→ **DATA FOR THE TASK**:
————
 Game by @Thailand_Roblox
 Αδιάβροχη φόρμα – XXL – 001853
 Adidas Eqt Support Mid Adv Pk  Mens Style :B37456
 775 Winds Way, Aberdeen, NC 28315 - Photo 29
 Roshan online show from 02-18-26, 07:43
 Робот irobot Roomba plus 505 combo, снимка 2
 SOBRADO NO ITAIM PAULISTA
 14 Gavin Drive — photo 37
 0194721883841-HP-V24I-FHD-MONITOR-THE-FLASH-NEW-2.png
————
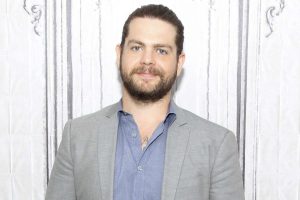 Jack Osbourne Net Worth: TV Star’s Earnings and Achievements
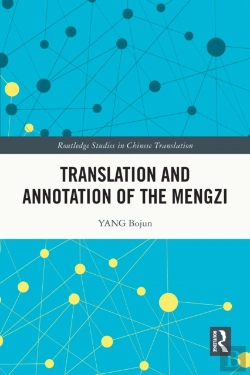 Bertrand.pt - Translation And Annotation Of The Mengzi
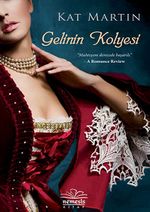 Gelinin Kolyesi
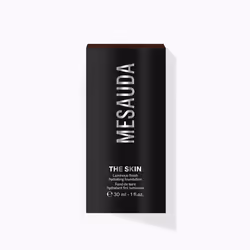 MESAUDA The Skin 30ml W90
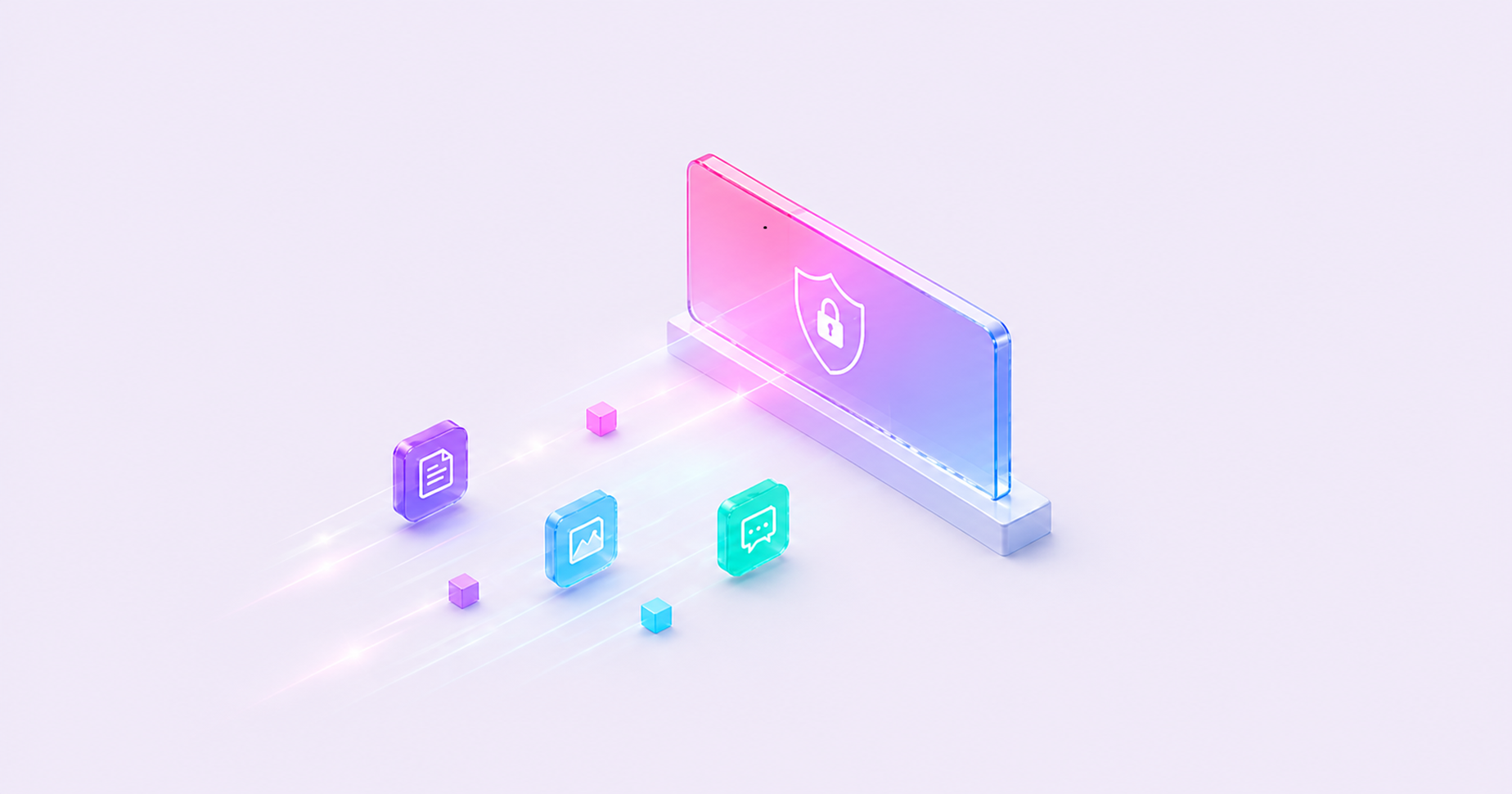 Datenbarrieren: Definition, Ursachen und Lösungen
————
From the listing above, repeat only the lines between the line containing "MESAUDA The Skin 30ml W90" and the line containing "Datenbarrieren: Definition, Ursachen", those two included. Pictures are not part of the copy.

 MESAUDA The Skin 30ml W90
 Datenbarrieren: Definition, Ursachen und Lösungen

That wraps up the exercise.